MADRID, 14 (OTR/PRESS)

He de ser honrado con usted, que tiene la amabilidad de leerme: cuando escribo estas líneas, aún no se ha producido el debate «cara a cara» entre Mariano Rajoy y Pedro Sánchez, y menos aún el «contradebate» en el que participan Pablo Iglesias y Albert Rivera. En todo caso, sí puedo transmitirle a usted este mensaje: votar en función de la mayor o menor brillantez expositiva de un candidato es hacerse trampa a uno mismo; no siempre el más locuaz, o el más agresivo, o el que parece poseer mayor cantidad de datos, es el mejor gobernante. El debate es apenas una prueba más, un examen al que se somete a quien quiere representar a los telespectadores, pero ni siquiera es el examen decisivo. Hay controles mucho más importantes.
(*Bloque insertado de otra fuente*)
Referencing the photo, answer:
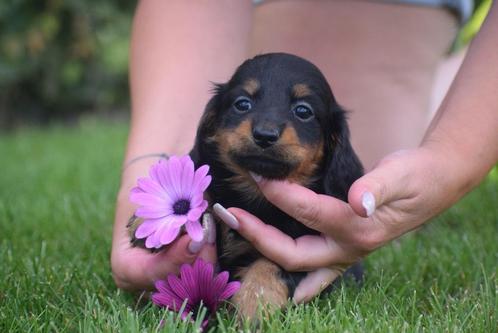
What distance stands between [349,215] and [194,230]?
1.71 ft

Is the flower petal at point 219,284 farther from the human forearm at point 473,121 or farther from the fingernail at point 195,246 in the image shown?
the human forearm at point 473,121

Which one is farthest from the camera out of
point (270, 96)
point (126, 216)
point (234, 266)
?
point (126, 216)

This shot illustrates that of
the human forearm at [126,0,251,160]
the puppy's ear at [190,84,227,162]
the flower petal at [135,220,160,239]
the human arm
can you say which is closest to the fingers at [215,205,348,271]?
the flower petal at [135,220,160,239]

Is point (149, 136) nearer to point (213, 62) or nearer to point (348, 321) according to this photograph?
point (213, 62)

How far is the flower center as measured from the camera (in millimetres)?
2170

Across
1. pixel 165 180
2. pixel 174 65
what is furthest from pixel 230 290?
pixel 174 65

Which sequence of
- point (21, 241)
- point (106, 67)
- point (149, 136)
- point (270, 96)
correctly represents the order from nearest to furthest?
point (270, 96)
point (149, 136)
point (21, 241)
point (106, 67)

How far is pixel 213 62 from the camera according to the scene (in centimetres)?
326

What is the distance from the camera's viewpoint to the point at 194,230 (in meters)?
2.12

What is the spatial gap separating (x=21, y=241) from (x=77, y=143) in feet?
14.8

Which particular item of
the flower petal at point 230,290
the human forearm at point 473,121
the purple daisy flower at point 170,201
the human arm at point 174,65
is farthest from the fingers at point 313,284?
the human arm at point 174,65

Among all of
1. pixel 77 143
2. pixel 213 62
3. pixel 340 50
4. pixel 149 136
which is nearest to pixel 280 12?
pixel 340 50

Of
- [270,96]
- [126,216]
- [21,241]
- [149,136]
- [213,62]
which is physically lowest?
[21,241]

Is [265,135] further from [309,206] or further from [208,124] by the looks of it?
[208,124]
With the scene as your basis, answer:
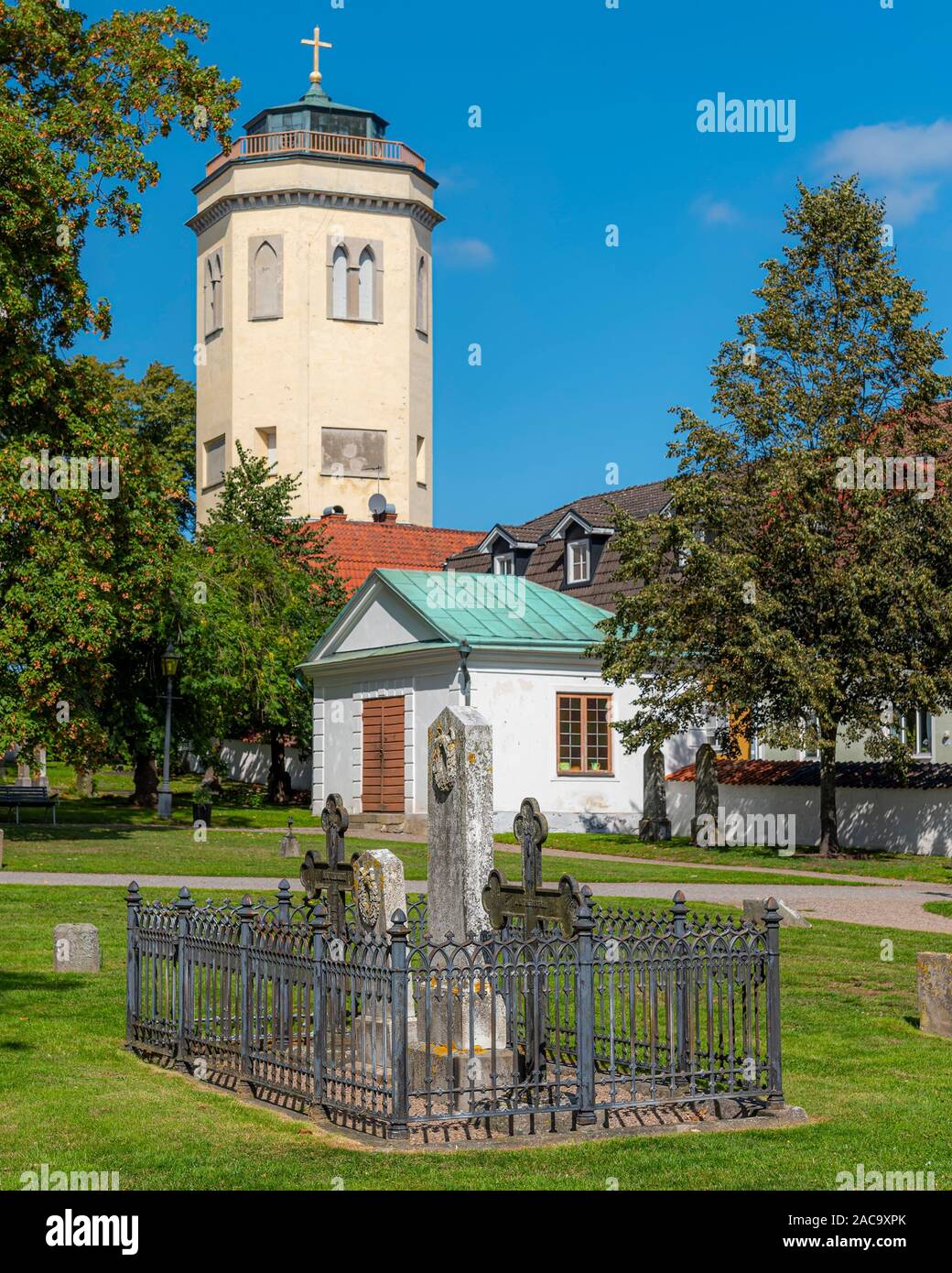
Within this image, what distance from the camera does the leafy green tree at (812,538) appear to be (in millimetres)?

Escribo, claro, influenciado por los sondeos aparecidos este lunes en varios medios y que absurdamente, según los rigores de la normativa electoral, ya no podrían ni comentarse. Pero esos sondeos sí han ejercido su peso sobre el ánimo de los candidatos que se confrontaban y que dedicaron la jornada, y buena parte del fin de semana, a prepararse para la prueba, tratando de convencerse a ellos mismos de que salir bien o mal librado de ella tendría una influencia decisiva en el resultado de las urnas el domingo. No creo que sea así. Ni siquiera estoy seguro de que los debates se ganen o se pierdan, excepto cuando una de las dos actuaciones es sorprendentemente brillante o patentemente torpe o mendaz. Ninguno de los dos candidatos es ni lo uno ni lo otro: se han fajado lo mejor que han podido durante la campaña, aunque haya que reconocer que la de Rajoy, que al rectificar ha acertado, ha sido la mejor de todas. A Sánchez se le han detectado fallos evidentes de comunicación: su campaña, de excesiva movilidad, no calculando el concepto «coste-resultado», no ha permitido que calen algunos mensajes, y en otros se ha mostrado ambiguo. Le ha ocurrido en eso como al resto de los candidatos: no se ha dado a sí mismo tiempo para pensar. Y en eso, Rajoy, que se ha limitado a repetir todo lo, según él, bien hecho, les llevaba ventaja.
La situación ideal sería aquella en la que la verdadera influencia sobre el voto radicase en los programas con los que concurren los partidos, en la confrontación de las ideas nuevas, relegando a un segundo plano la personalidad del cabeza de candidatura. Nunca ha sido así, y nunca menos que en esta campaña, en la que el espectáculo mediático en torno a cuatro personas ha sido la tónica dominante. Qué duda cabe de que los programas de Bertín Osborne o de María Teresa Campos, por poner los dos ejemplos más significativos, han ejercido mucha mayor influencia en el voto que los debates electorales. Es una clara desviación sobre lo deseable, pero así ha sido y así tenemos que asumirlo. Y no seré yo, al fin y al cabo un comunicador, quien trate de alejar a los aspirantes a presidente de eso que se llamó caja tonta, pero que tan tonta no debe de ser, porque se ha convertido en el eje de la actuación política: ya quisiera yo que los candidatos hubiesen ocupado tanto tiempo estudiando medidas nuevas para los programas electorales con los que concurren como recorriendo los platós más inimaginables.
Pero, en fin, nos hallamos en la situación inversa a aquella que predicaba el inolvidable Julio Anguita, que a todo respondía «programa, programa, programa». Ahora, la consigna es, más bien, «programa de televisión, programa de televisión, programa de televisión». Los tiempos cambian que es una barbaridad. Los debates, sin embargo, cambian menos, ya se ve.